Which lines in the items below contain the string "listed"? List each of them, matching case exactly.

=== Data entries ===

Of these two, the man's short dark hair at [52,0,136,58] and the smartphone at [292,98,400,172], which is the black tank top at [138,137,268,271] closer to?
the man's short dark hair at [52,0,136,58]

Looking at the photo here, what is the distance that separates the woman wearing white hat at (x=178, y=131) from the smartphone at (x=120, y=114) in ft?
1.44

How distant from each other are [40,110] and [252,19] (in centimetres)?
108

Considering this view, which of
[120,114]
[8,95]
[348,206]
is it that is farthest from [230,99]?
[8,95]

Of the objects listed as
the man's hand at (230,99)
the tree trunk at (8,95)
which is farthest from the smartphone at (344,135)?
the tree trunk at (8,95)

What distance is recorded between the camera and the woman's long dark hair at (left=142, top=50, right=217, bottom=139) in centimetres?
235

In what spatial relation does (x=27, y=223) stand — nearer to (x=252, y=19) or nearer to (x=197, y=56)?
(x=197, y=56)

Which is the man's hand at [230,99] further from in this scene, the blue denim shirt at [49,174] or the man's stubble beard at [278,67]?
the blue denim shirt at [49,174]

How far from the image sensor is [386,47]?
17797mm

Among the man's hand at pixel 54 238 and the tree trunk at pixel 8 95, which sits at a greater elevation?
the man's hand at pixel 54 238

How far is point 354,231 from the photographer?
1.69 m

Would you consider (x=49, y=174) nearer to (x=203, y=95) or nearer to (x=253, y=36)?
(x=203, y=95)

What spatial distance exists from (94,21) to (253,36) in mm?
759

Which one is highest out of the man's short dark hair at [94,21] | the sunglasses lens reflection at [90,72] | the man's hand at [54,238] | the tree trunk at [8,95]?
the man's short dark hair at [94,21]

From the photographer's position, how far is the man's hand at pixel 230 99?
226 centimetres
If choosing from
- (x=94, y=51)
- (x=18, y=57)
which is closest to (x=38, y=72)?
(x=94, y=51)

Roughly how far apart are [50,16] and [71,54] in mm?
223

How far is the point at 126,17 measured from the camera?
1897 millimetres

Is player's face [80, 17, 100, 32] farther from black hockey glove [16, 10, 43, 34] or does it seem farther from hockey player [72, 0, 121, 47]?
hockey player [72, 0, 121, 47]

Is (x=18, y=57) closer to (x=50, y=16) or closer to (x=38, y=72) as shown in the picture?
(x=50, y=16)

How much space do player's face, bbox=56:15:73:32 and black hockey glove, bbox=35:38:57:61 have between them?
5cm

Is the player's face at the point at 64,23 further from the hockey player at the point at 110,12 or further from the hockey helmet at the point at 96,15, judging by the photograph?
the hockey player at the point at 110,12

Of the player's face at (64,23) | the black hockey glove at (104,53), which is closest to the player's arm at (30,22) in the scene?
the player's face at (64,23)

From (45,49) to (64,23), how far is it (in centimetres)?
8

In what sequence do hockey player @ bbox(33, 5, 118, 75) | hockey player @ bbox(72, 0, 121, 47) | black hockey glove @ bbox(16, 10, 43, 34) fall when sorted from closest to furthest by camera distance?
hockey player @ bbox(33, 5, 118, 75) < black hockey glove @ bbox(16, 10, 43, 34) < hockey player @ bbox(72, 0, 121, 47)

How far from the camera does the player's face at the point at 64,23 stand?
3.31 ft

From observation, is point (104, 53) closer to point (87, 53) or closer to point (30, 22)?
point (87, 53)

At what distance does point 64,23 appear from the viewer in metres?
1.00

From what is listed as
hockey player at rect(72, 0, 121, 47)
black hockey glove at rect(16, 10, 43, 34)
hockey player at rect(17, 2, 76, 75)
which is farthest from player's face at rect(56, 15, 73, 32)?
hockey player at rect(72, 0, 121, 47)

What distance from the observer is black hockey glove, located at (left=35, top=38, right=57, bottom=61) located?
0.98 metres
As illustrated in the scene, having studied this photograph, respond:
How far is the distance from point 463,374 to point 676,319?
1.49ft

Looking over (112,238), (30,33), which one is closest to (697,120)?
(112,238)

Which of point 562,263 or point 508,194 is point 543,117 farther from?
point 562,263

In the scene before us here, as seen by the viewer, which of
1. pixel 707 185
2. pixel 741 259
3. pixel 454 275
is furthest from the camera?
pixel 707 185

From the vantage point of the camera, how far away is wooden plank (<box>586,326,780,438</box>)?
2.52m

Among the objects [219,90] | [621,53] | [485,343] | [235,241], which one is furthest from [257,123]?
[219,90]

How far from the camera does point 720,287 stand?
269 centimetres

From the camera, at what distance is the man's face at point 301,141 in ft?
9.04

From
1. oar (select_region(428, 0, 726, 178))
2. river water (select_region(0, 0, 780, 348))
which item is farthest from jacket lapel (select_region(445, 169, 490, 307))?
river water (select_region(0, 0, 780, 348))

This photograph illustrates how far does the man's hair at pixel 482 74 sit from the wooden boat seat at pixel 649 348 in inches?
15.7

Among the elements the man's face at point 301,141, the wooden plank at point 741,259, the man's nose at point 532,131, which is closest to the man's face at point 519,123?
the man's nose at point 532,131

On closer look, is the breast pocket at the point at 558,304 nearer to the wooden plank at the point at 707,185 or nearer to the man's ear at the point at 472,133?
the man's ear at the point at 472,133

===

_Expected answer:_
Of the objects listed as
From what is listed as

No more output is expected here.